[61] Voyez à [la note L] la lettre de ce professeur, en date du 14 mai 1845.
[62] Une autre nièce de ce bienfaiteur de l'humanité est morte le 24 décembre 1844, à l'hôpital Necker, salle Sainte-Adélaïde, où elle occupait le lit nº 29. Elle était dans le plus complet dénûment.
[63] Roger Ducos, député des Landes, nous apprend dans son rapport et son projet de décret sur l'organisation de six établissements pour tous les sourds-muets de la république, à Paris, à Bordeaux, à Rennes, à Clermont, à Grenoble et à Nancy, d'après les décrets des 28 juin 1793 (vieux style) et 9 pluviôse, que le 23 pluviôse le statuaire de Seine, sourd-muet, avait offert à la Convention nationale, par l'organe d'une citoyenne, le buste de Mutius Scevola, par lui sculpté, et qu'il avait, en outre, fait don à la même assemblée de ceux de Lepelletier et de Marat.
[64] Il venait d'être proclamé successeur de l'abbé de l'Épée par l'unanimité des suffrages à l'issue d'un concours public ouvert à l'effet de recueillir cet héritage de gloire et de bienfaisance.
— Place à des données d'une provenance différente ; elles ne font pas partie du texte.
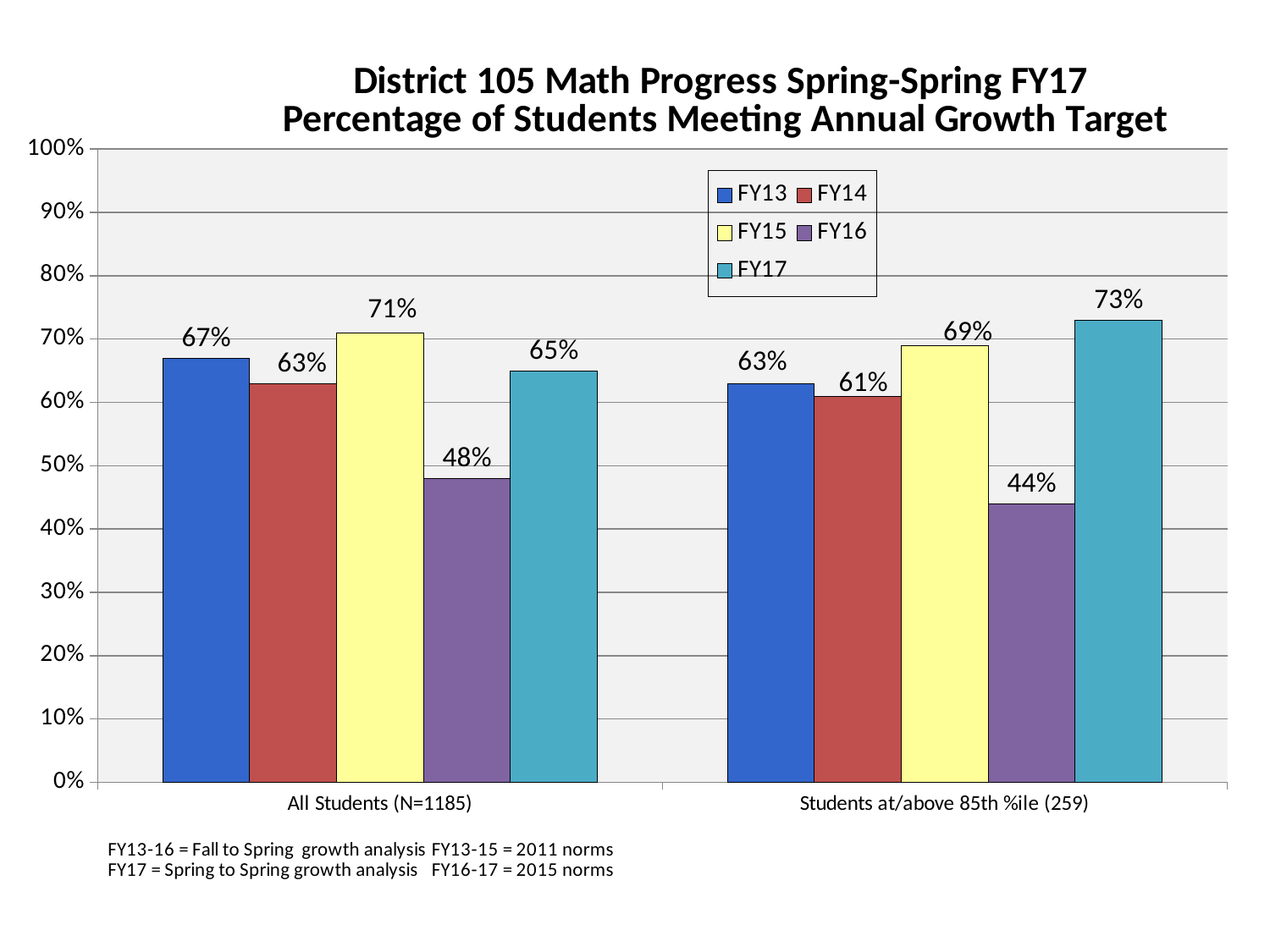
How many series does the legend list? 5 How many categories are shown on the x axis? 2 Which fiscal year has the lowest value for All Students (N=1185)? FY16 Which is larger, the FY13 value for All Students (N=1185) or the FY13 value for Students at/above 85th %ile (259)? All Students (N=1185) Which series is shown in yellow? FY15 What is the difference between the FY17 values for Students at/above 85th %ile (259) and All Students (N=1185)? 8% What is the FY15 value for All Students (N=1185)? 71% What is the FY17 value for All Students (N=1185)? 65% What is the FY16 value for Students at/above 85th %ile (259)? 44% Which fiscal year has the highest value for Students at/above 85th %ile (259)? FY17 What kind of chart is shown on the slide? bar chart Is the FY16 value for All Students (N=1185) greater or less than 50%? less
Afin d'apprendre sous cet illustre maître à régénérer moralement ces malheureux, il avait été envoyé de Bordeaux, où il dirigeait une école de sourds-muets, fondée en 1786, à l'instar de celle de Paris, par M. Champion de Cicé, archevêque de cette ville.
[65] Le décret de l'Assemblée nationale fut converti en loi par la sanction royale le 29 du même mois.
[66] L'article Ier du décret des 10-14 septembre 1791 était ainsi conçu:
«Le nom de l'abbé de l'Épée, fondateur de cet établissement, sera placé au rang de ceux des citoyens qui ont le mieux mérité de l'humanité et de la patrie.»
L'art. 2 lui assigna la totalité du local et des bâtiments des Célestins.
Il devait l'occuper concurremment avec les jeunes aveugles sur lesquels les travaux de Haüy commençaient, dès cette époque, à attirer l'attention publique.
[67] Alphonse Esquiros.—Revue de Paris.—Les sourds-muets de Paris. Novembre 1844.